WHAT THIS TASK INVOLVES:
Using the records below, give again exactly the lines from the line that contains "ハイウェイスター X エマージェンシーブレーキ" through the line that contains "Летим из Москвы", both ends included, and only those.

(Caption-style text data)
○ ○ ○ ○ ○ ○ ○
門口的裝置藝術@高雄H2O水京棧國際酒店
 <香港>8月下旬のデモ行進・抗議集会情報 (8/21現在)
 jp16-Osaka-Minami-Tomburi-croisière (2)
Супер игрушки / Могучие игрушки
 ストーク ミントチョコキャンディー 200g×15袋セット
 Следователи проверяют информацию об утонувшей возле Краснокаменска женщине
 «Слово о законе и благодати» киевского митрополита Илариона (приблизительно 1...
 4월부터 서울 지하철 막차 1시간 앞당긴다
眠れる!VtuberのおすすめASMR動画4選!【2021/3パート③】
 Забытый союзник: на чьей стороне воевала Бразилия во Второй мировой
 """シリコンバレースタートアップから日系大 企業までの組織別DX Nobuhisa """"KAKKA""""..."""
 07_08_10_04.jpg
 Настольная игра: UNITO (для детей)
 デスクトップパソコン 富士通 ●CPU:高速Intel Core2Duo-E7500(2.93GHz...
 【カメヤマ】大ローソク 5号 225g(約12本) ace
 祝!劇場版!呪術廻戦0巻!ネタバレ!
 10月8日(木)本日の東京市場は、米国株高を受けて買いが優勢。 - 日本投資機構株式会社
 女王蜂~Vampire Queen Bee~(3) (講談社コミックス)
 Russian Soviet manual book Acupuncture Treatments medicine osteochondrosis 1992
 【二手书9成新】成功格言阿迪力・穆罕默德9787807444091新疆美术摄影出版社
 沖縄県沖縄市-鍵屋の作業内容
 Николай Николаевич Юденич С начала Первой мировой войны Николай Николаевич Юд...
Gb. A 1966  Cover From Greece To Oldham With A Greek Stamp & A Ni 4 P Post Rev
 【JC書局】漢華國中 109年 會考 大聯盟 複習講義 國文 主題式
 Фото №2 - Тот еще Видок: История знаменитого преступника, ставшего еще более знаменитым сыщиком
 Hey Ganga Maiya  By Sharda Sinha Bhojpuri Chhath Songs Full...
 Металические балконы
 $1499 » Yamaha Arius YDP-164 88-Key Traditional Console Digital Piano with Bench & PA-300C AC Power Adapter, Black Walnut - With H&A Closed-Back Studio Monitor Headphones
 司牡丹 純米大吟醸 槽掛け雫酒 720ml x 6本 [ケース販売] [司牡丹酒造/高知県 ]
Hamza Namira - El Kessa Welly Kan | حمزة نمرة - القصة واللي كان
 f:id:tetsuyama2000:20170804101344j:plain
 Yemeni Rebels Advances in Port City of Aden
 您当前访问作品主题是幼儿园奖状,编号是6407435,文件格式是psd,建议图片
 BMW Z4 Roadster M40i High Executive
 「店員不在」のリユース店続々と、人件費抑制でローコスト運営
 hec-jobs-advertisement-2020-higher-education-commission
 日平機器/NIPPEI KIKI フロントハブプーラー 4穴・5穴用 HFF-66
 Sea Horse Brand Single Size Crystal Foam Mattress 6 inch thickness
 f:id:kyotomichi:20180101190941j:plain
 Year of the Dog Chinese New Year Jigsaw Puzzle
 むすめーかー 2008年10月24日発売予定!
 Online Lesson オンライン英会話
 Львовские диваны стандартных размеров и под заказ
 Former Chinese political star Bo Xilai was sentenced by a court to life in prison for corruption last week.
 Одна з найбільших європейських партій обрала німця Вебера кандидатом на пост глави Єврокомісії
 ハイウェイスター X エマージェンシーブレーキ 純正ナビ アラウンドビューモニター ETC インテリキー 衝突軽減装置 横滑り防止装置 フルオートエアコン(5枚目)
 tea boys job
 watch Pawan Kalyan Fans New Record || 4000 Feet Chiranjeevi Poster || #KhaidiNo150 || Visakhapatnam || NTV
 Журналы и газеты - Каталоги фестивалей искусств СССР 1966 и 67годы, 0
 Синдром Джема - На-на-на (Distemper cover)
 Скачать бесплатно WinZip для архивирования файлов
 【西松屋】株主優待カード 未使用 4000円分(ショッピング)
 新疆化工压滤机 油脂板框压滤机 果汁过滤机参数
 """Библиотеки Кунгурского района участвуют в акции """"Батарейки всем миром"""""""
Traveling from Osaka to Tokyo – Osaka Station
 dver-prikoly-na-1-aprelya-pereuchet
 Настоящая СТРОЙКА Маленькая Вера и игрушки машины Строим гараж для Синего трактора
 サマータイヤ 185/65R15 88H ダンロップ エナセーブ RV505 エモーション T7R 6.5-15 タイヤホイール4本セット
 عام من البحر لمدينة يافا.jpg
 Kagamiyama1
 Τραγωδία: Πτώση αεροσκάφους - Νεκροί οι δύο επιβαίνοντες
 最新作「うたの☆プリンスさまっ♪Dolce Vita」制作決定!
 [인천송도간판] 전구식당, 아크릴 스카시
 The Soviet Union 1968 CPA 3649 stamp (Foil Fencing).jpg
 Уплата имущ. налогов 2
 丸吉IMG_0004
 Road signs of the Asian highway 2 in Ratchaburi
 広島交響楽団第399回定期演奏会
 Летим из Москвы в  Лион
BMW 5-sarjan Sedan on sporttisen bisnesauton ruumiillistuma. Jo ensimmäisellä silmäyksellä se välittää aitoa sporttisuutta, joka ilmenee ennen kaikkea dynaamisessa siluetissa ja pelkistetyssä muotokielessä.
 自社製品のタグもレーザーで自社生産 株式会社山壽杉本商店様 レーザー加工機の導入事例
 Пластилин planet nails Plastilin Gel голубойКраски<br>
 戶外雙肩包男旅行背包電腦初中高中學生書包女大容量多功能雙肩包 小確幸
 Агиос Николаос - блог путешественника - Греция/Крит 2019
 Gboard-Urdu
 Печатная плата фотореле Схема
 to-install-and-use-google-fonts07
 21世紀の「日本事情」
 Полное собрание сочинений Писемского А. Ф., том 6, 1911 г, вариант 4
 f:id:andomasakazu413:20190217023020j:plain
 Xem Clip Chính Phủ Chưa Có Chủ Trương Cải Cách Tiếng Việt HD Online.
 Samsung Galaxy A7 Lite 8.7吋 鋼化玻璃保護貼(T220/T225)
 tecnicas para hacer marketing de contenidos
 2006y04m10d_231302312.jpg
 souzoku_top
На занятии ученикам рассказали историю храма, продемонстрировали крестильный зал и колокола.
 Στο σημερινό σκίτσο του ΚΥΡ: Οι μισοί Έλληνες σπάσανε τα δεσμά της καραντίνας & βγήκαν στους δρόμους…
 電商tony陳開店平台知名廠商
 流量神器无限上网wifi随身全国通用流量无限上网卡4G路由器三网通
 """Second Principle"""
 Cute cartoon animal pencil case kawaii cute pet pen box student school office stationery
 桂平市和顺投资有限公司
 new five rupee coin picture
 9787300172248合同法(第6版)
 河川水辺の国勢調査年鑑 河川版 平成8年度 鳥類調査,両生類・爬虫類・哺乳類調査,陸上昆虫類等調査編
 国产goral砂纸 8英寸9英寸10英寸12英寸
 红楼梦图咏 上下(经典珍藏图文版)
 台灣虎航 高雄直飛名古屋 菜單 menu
○ ○ ○ ○ ○ ○ ○
OUTPUT FOR THIS EXERCISE:
 ハイウェイスター X エマージェンシーブレーキ 純正ナビ アラウンドビューモニター ETC インテリキー 衝突軽減装置 横滑り防止装置 フルオートエアコン(5枚目)
 tea boys job
 watch Pawan Kalyan Fans New Record || 4000 Feet Chiranjeevi Poster || #KhaidiNo150 || Visakhapatnam || NTV
 Журналы и газеты - Каталоги фестивалей искусств СССР 1966 и 67годы, 0
 Синдром Джема - На-на-на (Distemper cover)
 Скачать бесплатно WinZip для архивирования файлов
 【西松屋】株主優待カード 未使用 4000円分(ショッピング)
 新疆化工压滤机 油脂板框压滤机 果汁过滤机参数
 """Библиотеки Кунгурского района участвуют в акции """"Батарейки всем миром"""""""
Traveling from Osaka to Tokyo – Osaka Station
 dver-prikoly-na-1-aprelya-pereuchet
 Настоящая СТРОЙКА Маленькая Вера и игрушки машины Строим гараж для Синего трактора
 サマータイヤ 185/65R15 88H ダンロップ エナセーブ RV505 エモーション T7R 6.5-15 タイヤホイール4本セット
 عام من البحر لمدينة يافا.jpg
 Kagamiyama1
 Τραγωδία: Πτώση αεροσκάφους - Νεκροί οι δύο επιβαίνοντες
 最新作「うたの☆プリンスさまっ♪Dolce Vita」制作決定!
 [인천송도간판] 전구식당, 아크릴 스카시
 The Soviet Union 1968 CPA 3649 stamp (Foil Fencing).jpg
 Уплата имущ. налогов 2
 丸吉IMG_0004
 Road signs of the Asian highway 2 in Ratchaburi
 広島交響楽団第399回定期演奏会
 Летим из Москвы в  Лион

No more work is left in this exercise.